As the head manager, Friedman tries to lead by example, though he isn’t afraid to speak up.
“He helps us push each other more, and when we’re slacking a little bit he’ll hold us responsible,” Roth said. “He just wants to uphold the structure of the program. When he came in, it was like you get here an hour before practice, you do everything with the most care that you have and take everything seriously.”
Because it is serious business. UA director of basketball operations Ryan Reynolds, a former student-manager at Xavier who oversees the hiring process, says Friedman and his crew are invaluable to Arizona’s success.
“They are as much a part of the team as any player or coach,” Reynolds said.
Head coach Sean Miller believes a strong managerial staff can be the difference between a good program and a championship program, so he takes the time to get to know them personally, Roth said.
“I think one of the biggest points of having a great culture is making sure that the lowest person on the totem pole feels like they’re appreciated and they matter,” Friedman said. “And Coach Miller, he makes you feel like you’re there for a reason and that you’re relied on. So there’s never a time at Arizona where I’m like, man, my work is not paying off. Why am I here?”
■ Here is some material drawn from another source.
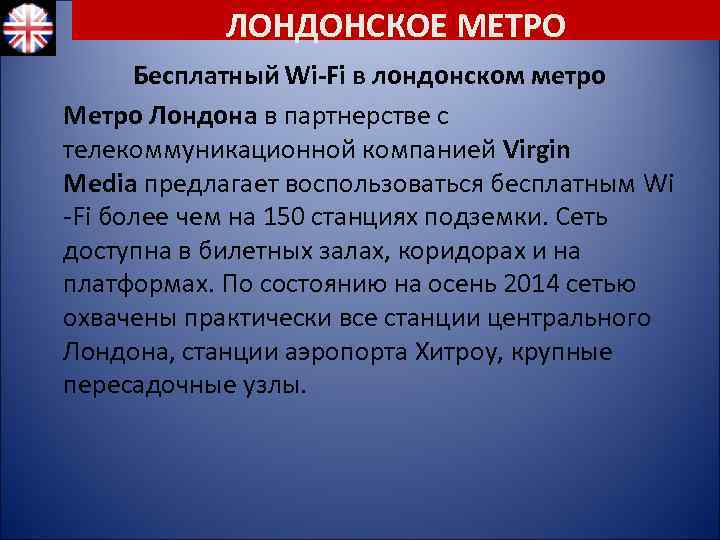 ЛОНДОНСКОЕ МЕТРО

Бесплатный Wi-Fi в лондонском метро

Метро Лондона в партнерстве с телекоммуникационной компанией Virgin Media предлагает воспользоваться бесплатным Wi -Fi более чем на 150 станциях подземки. Сеть доступна в билетных залах, коридорах и на платформах. По состоянию на осень 2014 сетью охвачены практически все станции центрального Лондона, станции аэропорта Хитроу, крупные пересадочные узлы.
So what does make all those hours worth it? The opportunity to be part of something greater than yourself, Friedman said.
It’s the thrill you get on the road when you go into a hostile environment with 20 of your closest pals and grind out a hard-fought win. It’s the satisfaction you get when you see a player swish a jump shot, knowing how much time they spent honing their craft in the offseason.
“I think that’s a big one because you’re part of their daily grind in the summer,” Friedman said. “For Zo for example, he probably shot over 20,000 shots the summer going into his junior year. And for him to shoot 90, 50, 40 (percent) in conference, that’s the rewarding part of it. Just watching him make shots and knowing that you helped him become the shooter he is today. And all of our guys today, when they make a shot ... all our managers are there helping their daily process.”
And almost all of this happens in the shadows, far outside the spotlight, with the average fan having almost no idea of their contributions.
“I always like to tell the managers that you can do something right 999 times in a row without anyone noticing, but the one time you mess it up every one knows right away,” Reynolds said. “That is just the life of a manager.”
Friedman said his crew operates by the mantra that a good manager is seen, but never heard.
“As a manager the thing you learn is just to put your head down and work,” Friedman said. “It’s not the most glorious thing, but if you can put your head down and come in every day and work, you can do a lot of things in life. So I think my experience being a manager and not getting the praise or not being on TV all the time, but still working your butt off, that can prepare you for anything.”
For Friedman, that could mean a long career in the NBA. Like Trier, Friedman got a shot with the Knicks last summer, interning as an extended manager for the front office. Friedman’s peers believe he has a bright future in basketball operations.
“He’s a hard worker, he’s got a great work ethic and he’s very knowledgeable about basketball,” Roth said.
“I have no doubt that he will join a long lineage of former Arizona student-managers to go into the real world and achieve incredible success,” added Reynolds.
But no matter what the future holds for Friedman, he will always be grateful for his time at Arizona. And after he works his final home game Saturday, he hopes to be remembered as the guy who “said yes to everything.”
Even if that meant rebounding a thousand shots at 3 a.m.
“(Senior day) will be emotional just because I can’t thank Coach Miller and the coaching staff enough,” Friedman said. “I’ve been so lucky and fortunate to learn from Coach Miller, Austin Carroll, Coach (Danny) Peters, Coach (Justin) Gainey, and Ryan Reynolds. Those guys made me who I am today. They invested so much in my growth and I’ll forever be thankful for that.”